» Your task: Identify every line in the records below that contains the word "frames", and copy each of those lines.
Records for this exercise section start
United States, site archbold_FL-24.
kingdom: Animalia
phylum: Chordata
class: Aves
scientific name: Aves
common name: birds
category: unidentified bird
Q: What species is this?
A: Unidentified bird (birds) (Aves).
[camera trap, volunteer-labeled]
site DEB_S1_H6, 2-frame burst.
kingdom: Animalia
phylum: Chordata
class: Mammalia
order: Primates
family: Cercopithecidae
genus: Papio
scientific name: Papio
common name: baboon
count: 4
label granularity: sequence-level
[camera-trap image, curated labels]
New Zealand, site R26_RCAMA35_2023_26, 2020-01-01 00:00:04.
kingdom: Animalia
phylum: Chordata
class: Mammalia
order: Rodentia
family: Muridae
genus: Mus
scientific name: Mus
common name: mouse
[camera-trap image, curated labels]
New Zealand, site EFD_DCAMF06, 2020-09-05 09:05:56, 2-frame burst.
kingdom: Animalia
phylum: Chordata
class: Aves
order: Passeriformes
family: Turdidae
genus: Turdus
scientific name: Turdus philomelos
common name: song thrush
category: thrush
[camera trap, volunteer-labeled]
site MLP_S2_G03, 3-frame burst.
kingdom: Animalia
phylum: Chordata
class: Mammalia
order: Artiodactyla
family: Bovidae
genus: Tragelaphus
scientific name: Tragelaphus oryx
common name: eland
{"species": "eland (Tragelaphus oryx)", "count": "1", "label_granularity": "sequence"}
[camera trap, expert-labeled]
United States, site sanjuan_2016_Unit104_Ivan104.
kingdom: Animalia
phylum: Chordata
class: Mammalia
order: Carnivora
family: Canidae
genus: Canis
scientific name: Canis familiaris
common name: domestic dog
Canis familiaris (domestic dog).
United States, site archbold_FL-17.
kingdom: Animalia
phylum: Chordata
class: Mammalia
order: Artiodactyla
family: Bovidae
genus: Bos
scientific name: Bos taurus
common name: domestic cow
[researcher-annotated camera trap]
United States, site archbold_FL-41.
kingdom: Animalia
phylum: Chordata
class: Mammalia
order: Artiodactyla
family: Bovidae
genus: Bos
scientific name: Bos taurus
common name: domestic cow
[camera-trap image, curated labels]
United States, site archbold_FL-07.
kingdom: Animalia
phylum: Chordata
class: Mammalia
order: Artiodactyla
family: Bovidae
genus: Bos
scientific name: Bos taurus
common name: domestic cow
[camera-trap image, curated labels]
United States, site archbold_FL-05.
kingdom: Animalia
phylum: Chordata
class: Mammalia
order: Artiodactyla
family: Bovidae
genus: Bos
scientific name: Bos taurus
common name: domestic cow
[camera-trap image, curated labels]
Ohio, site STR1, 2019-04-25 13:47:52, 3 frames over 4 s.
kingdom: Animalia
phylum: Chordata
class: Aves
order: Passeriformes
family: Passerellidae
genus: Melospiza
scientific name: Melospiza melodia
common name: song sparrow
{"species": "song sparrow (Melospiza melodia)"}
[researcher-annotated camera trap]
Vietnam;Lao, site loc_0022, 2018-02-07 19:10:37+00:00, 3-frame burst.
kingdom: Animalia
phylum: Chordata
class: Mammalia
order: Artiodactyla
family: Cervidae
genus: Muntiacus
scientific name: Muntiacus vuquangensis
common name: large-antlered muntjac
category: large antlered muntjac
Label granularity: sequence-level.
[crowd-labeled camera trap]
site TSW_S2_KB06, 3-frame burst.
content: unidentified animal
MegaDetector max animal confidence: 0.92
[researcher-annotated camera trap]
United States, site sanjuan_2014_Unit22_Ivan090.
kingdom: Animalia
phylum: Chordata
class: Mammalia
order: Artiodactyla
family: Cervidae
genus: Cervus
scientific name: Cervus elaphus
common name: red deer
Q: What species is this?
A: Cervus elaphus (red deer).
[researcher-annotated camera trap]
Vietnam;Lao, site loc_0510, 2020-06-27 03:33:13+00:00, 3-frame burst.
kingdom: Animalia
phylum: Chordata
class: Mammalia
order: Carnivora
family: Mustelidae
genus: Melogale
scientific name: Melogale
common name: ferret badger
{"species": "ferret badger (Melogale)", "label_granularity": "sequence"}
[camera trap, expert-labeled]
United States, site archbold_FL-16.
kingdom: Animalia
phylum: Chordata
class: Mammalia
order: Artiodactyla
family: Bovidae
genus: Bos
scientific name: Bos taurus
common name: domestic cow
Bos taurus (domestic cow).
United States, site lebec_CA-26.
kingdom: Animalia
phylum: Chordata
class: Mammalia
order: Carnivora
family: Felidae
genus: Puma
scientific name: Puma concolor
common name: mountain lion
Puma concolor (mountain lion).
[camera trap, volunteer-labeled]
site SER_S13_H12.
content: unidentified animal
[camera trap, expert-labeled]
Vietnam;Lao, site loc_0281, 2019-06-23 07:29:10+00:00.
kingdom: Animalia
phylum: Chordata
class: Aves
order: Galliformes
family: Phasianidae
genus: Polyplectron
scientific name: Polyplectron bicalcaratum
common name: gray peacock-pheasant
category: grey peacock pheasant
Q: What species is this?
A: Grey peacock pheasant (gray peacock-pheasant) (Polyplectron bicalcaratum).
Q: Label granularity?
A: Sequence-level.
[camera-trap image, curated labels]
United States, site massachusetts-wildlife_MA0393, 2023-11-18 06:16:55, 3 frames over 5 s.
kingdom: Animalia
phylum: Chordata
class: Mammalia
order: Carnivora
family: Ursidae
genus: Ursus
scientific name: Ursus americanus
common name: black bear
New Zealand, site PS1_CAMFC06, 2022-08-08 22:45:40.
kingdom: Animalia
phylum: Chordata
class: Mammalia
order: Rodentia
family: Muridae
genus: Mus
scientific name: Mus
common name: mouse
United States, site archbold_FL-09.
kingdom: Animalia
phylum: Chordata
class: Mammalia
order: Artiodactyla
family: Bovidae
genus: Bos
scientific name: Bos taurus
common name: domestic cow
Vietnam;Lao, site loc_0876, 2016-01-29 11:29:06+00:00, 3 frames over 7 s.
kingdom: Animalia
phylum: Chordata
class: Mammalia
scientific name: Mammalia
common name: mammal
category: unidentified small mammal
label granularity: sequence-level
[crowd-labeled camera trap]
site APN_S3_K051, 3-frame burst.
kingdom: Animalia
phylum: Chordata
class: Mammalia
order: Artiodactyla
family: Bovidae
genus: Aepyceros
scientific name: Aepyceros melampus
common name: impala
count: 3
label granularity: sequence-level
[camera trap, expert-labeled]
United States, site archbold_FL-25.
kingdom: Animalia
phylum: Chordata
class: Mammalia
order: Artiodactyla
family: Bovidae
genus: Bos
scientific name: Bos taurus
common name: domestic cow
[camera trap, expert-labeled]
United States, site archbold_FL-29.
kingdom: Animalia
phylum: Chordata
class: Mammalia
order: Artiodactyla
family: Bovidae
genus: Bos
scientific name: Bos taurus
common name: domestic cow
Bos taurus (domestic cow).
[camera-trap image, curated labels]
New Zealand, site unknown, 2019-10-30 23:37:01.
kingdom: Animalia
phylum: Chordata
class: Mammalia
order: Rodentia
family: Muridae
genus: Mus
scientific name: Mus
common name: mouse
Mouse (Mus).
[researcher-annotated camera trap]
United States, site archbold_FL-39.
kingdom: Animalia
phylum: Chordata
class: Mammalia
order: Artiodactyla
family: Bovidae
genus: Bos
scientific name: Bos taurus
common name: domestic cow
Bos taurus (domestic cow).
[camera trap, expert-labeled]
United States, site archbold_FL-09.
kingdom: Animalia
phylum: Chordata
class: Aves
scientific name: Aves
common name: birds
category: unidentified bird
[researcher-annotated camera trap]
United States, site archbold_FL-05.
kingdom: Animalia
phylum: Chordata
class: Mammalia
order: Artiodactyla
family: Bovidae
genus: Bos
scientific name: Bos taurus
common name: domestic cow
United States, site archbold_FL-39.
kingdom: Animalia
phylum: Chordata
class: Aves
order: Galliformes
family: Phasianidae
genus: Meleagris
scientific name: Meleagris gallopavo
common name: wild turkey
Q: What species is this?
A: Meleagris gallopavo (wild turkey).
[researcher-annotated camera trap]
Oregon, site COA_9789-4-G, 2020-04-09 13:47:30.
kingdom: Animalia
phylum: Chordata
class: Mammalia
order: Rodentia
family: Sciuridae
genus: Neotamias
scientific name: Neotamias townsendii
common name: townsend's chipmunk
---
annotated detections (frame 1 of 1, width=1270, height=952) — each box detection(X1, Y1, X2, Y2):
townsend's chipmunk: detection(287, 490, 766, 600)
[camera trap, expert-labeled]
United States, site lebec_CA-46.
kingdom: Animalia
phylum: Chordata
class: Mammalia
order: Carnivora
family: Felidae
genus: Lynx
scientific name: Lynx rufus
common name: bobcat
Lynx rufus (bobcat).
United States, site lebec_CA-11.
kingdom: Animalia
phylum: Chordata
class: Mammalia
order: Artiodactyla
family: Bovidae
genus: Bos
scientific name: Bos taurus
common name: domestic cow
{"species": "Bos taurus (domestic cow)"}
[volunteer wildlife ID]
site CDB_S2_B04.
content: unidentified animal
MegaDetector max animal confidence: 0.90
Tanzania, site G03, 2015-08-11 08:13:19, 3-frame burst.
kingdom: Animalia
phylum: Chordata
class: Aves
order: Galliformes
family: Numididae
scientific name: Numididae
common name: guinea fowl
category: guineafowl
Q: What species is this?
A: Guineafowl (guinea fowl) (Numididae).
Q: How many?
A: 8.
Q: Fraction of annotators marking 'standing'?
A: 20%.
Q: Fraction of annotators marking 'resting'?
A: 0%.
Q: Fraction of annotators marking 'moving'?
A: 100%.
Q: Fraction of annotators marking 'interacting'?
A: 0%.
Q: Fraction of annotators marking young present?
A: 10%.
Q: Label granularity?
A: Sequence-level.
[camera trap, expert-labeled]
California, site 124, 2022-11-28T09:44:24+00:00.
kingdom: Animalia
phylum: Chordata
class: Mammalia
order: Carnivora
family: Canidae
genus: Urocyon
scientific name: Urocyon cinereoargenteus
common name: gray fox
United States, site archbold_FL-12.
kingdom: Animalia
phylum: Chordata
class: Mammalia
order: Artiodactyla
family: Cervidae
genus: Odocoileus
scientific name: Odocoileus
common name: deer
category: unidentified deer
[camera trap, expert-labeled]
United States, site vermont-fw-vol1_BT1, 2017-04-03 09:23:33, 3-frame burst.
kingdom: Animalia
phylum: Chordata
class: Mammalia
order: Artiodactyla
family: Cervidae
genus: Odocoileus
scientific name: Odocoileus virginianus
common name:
Records for this exercise section end
» Task output:
Ohio, site STR1, 2019-04-25 13:47:52, 3 frames over 4 s.
United States, site massachusetts-wildlife_MA0393, 2023-11-18 06:16:55, 3 frames over 5 s.
Vietnam;Lao, site loc_0876, 2016-01-29 11:29:06+00:00, 3 frames over 7 s.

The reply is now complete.